2

Given a set of extracted data from different sources with different accuracies, how can I combine the accuracy of those who give the same output?

Example :

Data from source A are 80% correct
Data from source B are 85% correct
Data from source C are 90% correct

If two of the sources give the same result (ResultA) and the third disagrees (ResultB) what's the probability of (A) being correct? This is not a homework question. I am a software developer and I don't have a clue about statistics and probability.

Update :

I've done an experiment using a random number generator

Test 1 - 2 Possible outcomes (0/1) three methods (Acc: 0.5, 0.3, 0.1)

Samples      : 100000000
Method A     : 0,49993692
Method B     : 0,30023622
Method C     : 0,09994145
Method A+B   : 0,794567779569577
Method B+C   : 0,0455372643070089
Method C+A   : 0,205615801945512
Method A+B+C : 0,0455215295368209

Test 2 - 2 Possible outcomes (0/1) three methods (Acc: 0.8, 0.85, 0.9)

Samples      : 100000000
Method A     : 0,80003639
Method B     : 0,8500426
Method C     : 0,90005791
Method A+B   : 0,715942797491352
Method B+C   : 0,927408281972288
Method C+A   : 0,864147967527417
Method A+B+C : 0,995137034088319

That's the numbers I am looking for but I don't know how to calculate them...

2 Answers2

1

So if I assume there is a single binary state (0 or 1) that is measured three times, where the three observations are independent, we can calculate the probability of each state. This is a likelihood-based analysis without any real equations.

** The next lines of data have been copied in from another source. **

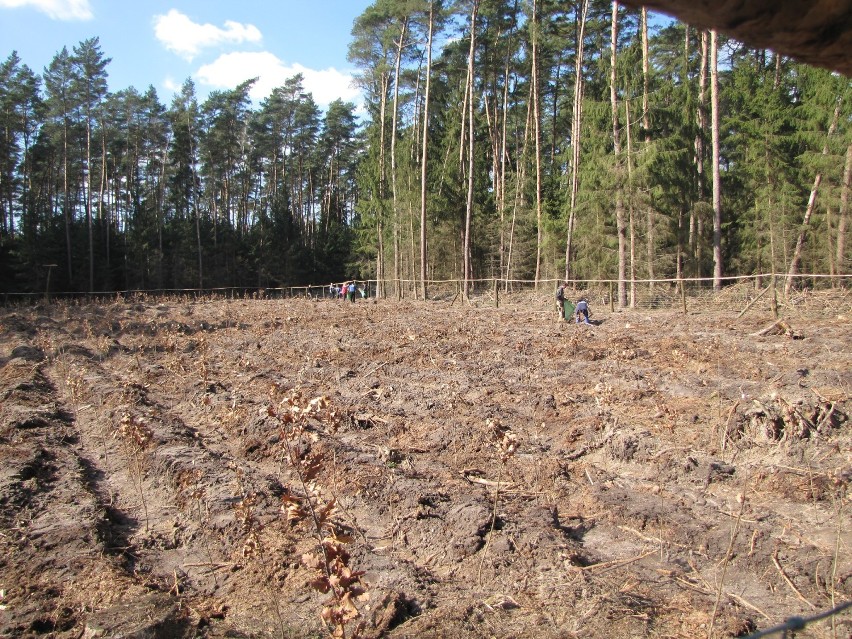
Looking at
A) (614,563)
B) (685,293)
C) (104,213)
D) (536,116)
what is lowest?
(614,563)

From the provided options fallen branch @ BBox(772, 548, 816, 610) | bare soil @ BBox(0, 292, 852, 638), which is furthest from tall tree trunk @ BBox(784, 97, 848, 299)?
fallen branch @ BBox(772, 548, 816, 610)

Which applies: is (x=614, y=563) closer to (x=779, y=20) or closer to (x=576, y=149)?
(x=779, y=20)

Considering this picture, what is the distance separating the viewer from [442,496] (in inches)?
210

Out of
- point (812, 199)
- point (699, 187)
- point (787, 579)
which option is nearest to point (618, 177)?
point (699, 187)

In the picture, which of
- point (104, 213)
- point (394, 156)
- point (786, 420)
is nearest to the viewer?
point (786, 420)

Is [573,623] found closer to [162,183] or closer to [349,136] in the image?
[162,183]

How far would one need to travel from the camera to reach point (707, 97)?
2928cm

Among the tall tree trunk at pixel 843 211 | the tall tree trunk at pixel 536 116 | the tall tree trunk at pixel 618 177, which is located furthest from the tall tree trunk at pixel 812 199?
the tall tree trunk at pixel 536 116

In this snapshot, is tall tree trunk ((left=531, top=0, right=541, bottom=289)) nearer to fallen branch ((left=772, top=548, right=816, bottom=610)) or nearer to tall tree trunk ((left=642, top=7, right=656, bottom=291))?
tall tree trunk ((left=642, top=7, right=656, bottom=291))

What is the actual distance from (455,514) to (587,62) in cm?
3475

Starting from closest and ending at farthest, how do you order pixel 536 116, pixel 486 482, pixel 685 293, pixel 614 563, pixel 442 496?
pixel 614 563 → pixel 442 496 → pixel 486 482 → pixel 685 293 → pixel 536 116

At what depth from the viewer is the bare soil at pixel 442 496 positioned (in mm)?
3662

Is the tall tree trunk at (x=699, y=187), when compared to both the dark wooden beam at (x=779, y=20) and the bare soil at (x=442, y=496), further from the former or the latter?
the dark wooden beam at (x=779, y=20)

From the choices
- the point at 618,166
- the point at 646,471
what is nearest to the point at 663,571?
the point at 646,471
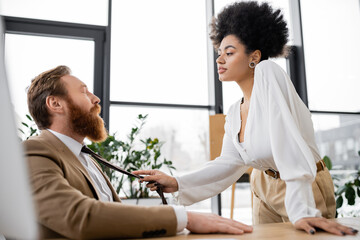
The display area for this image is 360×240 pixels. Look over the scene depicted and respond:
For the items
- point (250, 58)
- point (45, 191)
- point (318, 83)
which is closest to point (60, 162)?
point (45, 191)

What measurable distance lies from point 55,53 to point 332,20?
388 centimetres

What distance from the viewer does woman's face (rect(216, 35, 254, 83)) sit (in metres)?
1.62

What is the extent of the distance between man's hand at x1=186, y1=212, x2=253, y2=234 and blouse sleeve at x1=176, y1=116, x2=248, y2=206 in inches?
21.1

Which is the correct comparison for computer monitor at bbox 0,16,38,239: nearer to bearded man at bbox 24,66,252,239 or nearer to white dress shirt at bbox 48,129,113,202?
bearded man at bbox 24,66,252,239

So for your example, A says 1, B says 1, and C says 0. The two choices are it's really 0 or it's really 1.

If it's truly 0, the independent observation probabilities multiply like:

(1-0.80) * (1-0.85) * 0.90 = 0.027

If it's truly 1, the independent observation probabilities multiply like:

0.80 * 0.85 * (1-0.90) = 0.068

The idea is that each measurement was either correct (p) or incorrect (1-p) and contributes that term to the product.

We have to normalize these quantities to give a probability as the final answer:

The probability it's truly 1 is then 0.068 / (0.027 + 0.068) = 0.716.

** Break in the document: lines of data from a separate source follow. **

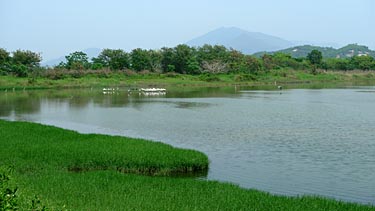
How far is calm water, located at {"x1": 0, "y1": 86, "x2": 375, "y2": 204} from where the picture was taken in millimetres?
18016

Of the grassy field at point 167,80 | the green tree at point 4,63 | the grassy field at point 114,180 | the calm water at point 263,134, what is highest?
the green tree at point 4,63

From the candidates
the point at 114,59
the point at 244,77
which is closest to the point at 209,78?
the point at 244,77

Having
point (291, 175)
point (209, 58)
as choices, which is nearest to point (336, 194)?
point (291, 175)

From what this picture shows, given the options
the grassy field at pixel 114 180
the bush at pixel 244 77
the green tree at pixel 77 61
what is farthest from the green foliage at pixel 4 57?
the grassy field at pixel 114 180

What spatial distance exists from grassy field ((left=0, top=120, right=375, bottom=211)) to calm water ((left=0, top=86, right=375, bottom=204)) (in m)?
2.46

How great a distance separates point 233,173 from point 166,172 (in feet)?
9.11

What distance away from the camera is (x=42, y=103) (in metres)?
55.8

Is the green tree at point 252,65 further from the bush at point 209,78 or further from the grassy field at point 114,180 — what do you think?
Answer: the grassy field at point 114,180

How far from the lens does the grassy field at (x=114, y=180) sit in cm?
1252

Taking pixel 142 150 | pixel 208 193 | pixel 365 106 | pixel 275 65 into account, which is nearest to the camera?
pixel 208 193

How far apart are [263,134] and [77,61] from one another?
7718cm

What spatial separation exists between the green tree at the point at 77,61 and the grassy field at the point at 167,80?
3.15 m

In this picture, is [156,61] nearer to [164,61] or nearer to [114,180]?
[164,61]

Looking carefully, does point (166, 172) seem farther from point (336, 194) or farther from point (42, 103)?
point (42, 103)
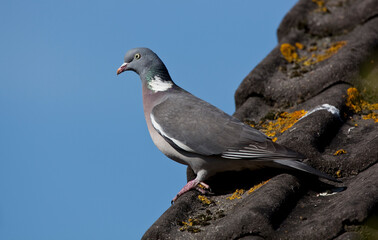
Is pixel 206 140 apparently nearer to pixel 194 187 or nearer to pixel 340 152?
pixel 194 187

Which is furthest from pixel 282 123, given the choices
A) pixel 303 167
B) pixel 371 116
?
pixel 303 167

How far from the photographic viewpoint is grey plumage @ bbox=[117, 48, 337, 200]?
386 centimetres

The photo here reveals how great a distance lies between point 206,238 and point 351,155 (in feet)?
4.24

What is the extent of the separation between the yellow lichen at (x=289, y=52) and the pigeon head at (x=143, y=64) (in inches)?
49.8

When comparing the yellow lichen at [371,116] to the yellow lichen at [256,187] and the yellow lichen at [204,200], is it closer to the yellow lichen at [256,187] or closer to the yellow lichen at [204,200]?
the yellow lichen at [256,187]

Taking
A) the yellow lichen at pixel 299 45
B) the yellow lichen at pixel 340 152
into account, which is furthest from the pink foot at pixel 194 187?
the yellow lichen at pixel 299 45

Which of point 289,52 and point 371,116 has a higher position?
point 289,52

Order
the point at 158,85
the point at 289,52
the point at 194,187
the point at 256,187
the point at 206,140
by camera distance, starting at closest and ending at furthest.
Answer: the point at 256,187
the point at 194,187
the point at 206,140
the point at 158,85
the point at 289,52

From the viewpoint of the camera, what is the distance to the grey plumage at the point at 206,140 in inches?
152

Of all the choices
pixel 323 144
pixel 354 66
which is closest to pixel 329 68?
pixel 354 66

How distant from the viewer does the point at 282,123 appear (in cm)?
452

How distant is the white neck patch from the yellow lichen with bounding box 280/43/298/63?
1287mm

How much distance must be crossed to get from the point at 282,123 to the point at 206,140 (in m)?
0.79

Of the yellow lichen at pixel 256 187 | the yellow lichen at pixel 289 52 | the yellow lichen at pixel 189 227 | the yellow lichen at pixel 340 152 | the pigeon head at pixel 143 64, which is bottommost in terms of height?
the yellow lichen at pixel 340 152
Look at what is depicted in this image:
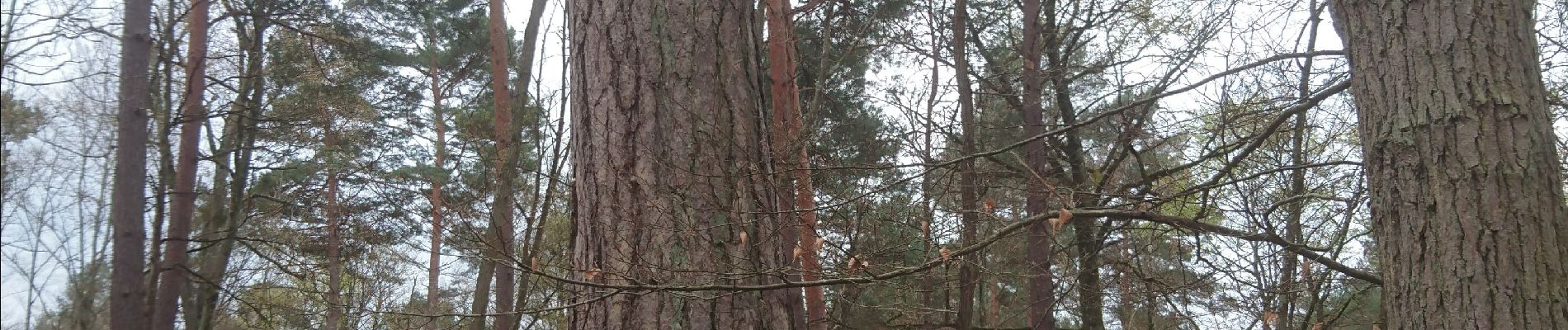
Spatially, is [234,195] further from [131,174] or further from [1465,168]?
[1465,168]

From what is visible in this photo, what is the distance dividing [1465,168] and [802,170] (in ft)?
6.36

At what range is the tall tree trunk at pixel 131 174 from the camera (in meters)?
6.26

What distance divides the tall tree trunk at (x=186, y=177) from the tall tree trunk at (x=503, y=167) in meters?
2.60

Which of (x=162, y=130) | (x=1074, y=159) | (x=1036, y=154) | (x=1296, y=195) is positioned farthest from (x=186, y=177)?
(x=1296, y=195)

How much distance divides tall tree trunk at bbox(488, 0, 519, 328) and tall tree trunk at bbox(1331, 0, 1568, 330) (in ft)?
11.2

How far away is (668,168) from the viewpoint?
8.45 ft

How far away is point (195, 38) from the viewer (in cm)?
873

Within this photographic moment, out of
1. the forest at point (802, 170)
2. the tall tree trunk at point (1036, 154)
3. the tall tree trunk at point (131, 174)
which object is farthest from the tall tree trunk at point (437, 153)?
the tall tree trunk at point (1036, 154)

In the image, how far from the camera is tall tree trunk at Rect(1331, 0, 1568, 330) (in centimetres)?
242

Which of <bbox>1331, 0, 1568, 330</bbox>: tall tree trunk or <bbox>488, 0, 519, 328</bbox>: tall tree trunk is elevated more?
<bbox>488, 0, 519, 328</bbox>: tall tree trunk

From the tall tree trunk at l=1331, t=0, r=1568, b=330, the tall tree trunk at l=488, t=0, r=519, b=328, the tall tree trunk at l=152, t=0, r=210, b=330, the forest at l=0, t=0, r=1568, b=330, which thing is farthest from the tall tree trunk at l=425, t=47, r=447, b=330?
the tall tree trunk at l=1331, t=0, r=1568, b=330

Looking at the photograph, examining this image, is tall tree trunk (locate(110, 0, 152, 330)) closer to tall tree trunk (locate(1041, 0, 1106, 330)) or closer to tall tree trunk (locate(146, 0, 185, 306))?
tall tree trunk (locate(146, 0, 185, 306))

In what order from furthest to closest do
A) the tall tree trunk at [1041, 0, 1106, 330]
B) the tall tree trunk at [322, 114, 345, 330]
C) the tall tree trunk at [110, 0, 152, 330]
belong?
the tall tree trunk at [322, 114, 345, 330] → the tall tree trunk at [1041, 0, 1106, 330] → the tall tree trunk at [110, 0, 152, 330]

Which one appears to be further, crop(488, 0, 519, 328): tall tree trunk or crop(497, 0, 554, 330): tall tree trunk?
crop(497, 0, 554, 330): tall tree trunk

The main idea is that you use your observation model to evaluate the two competing hypotheses (which state generated the data), and report a normalized probability.

matted
  • 26
  • 1
  • Thanks for your answer. It seems that your calculation gives the opposite result from my experiment. Do you have any idea why is that? – testificate Jul 26 '12 at 17:18
  • How is it the opposite result? Your empirical calculation of "method A+B" gives 0.7159, where my exact calculation gives (rounded) 0.716. – matted Jul 27 '12 at 02:41
  • Indeed, I failed to spot it at first! Now I understand your logic and I have a working implementation. Is there a generalized formula that can handle more than 2 possible outcomes? – testificate Jul 27 '12 at 12:06
0

The above answer corresponds to a special case of a more general answer. First of all, it makes certain assumptions regarding the prior distribution of the true state and conditional independence assumptions, as noted by matted.

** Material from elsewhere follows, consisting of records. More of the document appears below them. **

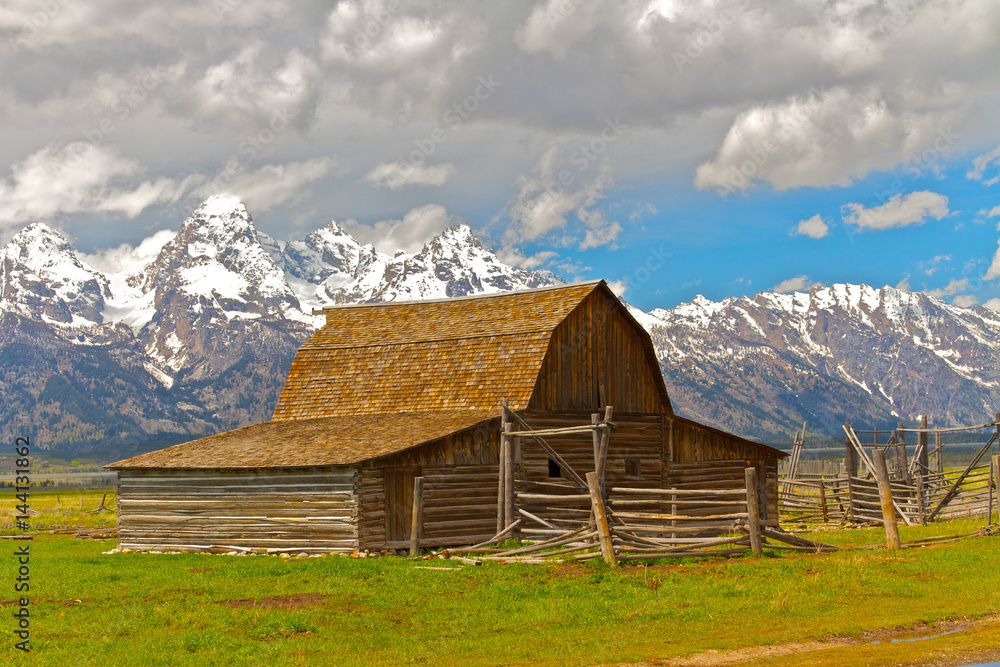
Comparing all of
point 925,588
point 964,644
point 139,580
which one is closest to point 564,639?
point 964,644

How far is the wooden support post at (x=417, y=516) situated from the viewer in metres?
26.8

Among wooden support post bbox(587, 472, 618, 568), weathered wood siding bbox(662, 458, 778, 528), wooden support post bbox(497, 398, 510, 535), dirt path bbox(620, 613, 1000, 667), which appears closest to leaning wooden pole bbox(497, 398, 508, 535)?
wooden support post bbox(497, 398, 510, 535)

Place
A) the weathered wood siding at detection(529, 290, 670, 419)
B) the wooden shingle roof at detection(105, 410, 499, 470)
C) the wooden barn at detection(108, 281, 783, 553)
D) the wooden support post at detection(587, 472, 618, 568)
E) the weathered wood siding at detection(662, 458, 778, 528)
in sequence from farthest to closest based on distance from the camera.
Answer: the weathered wood siding at detection(662, 458, 778, 528), the weathered wood siding at detection(529, 290, 670, 419), the wooden barn at detection(108, 281, 783, 553), the wooden shingle roof at detection(105, 410, 499, 470), the wooden support post at detection(587, 472, 618, 568)

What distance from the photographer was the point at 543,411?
1278 inches

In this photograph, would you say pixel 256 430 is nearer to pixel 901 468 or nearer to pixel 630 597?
pixel 630 597

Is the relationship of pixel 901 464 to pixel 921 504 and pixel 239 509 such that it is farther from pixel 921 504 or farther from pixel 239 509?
pixel 239 509

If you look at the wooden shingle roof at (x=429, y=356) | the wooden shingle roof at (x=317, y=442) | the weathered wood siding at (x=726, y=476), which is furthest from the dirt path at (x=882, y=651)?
the weathered wood siding at (x=726, y=476)

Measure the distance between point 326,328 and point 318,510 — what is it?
46.8 feet

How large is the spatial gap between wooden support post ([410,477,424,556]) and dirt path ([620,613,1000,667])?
1333 centimetres

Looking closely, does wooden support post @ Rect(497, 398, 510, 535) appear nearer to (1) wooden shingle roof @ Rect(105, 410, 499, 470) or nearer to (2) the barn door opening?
(1) wooden shingle roof @ Rect(105, 410, 499, 470)

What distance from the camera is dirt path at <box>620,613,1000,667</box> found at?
13.8 m

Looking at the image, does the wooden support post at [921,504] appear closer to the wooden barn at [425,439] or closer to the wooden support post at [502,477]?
the wooden barn at [425,439]

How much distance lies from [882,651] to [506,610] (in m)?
6.39

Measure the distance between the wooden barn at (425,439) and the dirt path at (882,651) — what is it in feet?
46.1
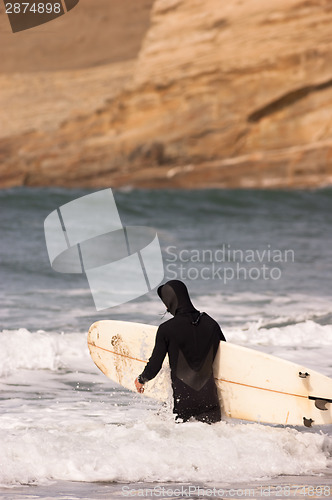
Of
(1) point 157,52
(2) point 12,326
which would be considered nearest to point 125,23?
(1) point 157,52

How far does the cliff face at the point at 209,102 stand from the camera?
2752cm

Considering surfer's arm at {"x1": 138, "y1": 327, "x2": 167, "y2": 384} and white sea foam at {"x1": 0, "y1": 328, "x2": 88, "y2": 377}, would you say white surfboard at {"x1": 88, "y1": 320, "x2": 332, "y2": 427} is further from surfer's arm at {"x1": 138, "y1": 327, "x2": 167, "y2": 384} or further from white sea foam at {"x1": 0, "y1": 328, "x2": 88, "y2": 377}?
white sea foam at {"x1": 0, "y1": 328, "x2": 88, "y2": 377}

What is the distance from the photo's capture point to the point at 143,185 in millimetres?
26859

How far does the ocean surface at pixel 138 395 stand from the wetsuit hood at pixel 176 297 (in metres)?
0.66

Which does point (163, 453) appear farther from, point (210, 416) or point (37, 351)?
point (37, 351)

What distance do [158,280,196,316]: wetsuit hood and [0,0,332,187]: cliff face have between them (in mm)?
22835

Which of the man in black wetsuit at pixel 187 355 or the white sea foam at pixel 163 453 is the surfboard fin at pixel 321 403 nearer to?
the white sea foam at pixel 163 453

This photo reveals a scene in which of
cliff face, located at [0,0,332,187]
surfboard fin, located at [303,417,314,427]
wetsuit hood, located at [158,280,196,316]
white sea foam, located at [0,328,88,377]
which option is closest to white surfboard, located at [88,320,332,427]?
surfboard fin, located at [303,417,314,427]

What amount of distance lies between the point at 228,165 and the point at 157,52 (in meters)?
5.31

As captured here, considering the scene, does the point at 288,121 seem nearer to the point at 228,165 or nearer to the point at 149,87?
the point at 228,165

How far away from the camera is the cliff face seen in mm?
27516

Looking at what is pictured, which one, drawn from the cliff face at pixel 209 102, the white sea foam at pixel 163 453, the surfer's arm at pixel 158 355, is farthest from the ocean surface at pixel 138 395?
the cliff face at pixel 209 102

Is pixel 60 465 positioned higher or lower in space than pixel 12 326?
higher

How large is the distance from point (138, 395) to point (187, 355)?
5.01 feet
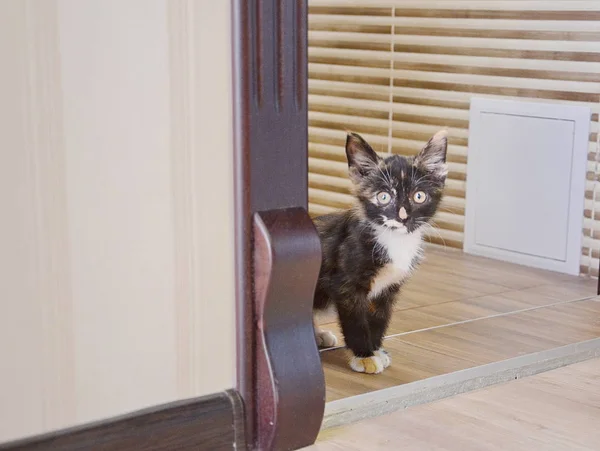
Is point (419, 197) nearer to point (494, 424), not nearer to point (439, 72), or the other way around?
point (494, 424)

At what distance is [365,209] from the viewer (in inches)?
84.7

I'll try to provide the answer for the general case, showing where these assumptions come into picture. Assuming each data source is a noisy channel which outputs the true value with some probability, the question can be formulated as follows:

$P^* = P(y=1 | \hat{y}_A=1, \hat{y}_B=0, \hat{y}_C=1)=$ ?

Using Bayes rules, we can expand this conditional probability:

$P^* = \frac{P(y=1,\hat{y}_A=1, \hat{y}_B=0, \hat{y}_C=1)}{P(\hat{y}_A=1, \hat{y}_B=0, \hat{y}_C=1)}$

$P^* = \frac{P(y=1)P(\hat{y}_A=1, \hat{y}_B=0, \hat{y}_C=1 | y=1)}{P(y=1)P(\hat{y}_A=1, \hat{y}_B=0, \hat{y}_C=1 | y=1) + P(y=0)P(\hat{y}_A=1, \hat{y}_B=0, \hat{y}_C=1 | y=0)}$

The formula above can further be simplified by assuming that the observations from these noisy channels are conditionally independent from each other given the true value. Please note that this is a weaker assumption than saying noisy observations are marginally independent; hence less restrictive. The conditional independece assumption proves to be quite useful since it allows multiplication:

$P^* = \frac{P(y=1)\prod_{x\in\{A,B,C\}}P(\hat{y}_x | y=1)}{\sum_{\bar{y}\in\{0,1\}}P(\bar{y})\prod_{x\in\{A,B,C\}}P(\hat{y}_x | \bar{y})}$

The above solution is a special case of this since it assumes a uniform prior distribution of y, e.g. $P(y=1)=0.5$. Also note that each noisy output generation is a Bernoulli trial; e.g. $P(\hat{y}_x | y) = P_x^{I(\hat{y}_x = y)}(1-P_x)^{I(\hat{y}_x \neq y)}$ $\forall x\in\{A,B,C\}$ where $P_x$ is the probability of generating the true value of $y$ for the noisy channel $x$, and $I(s)$ is the identity function which returns 1 if the statement $s$ is true, and 0 otherwise.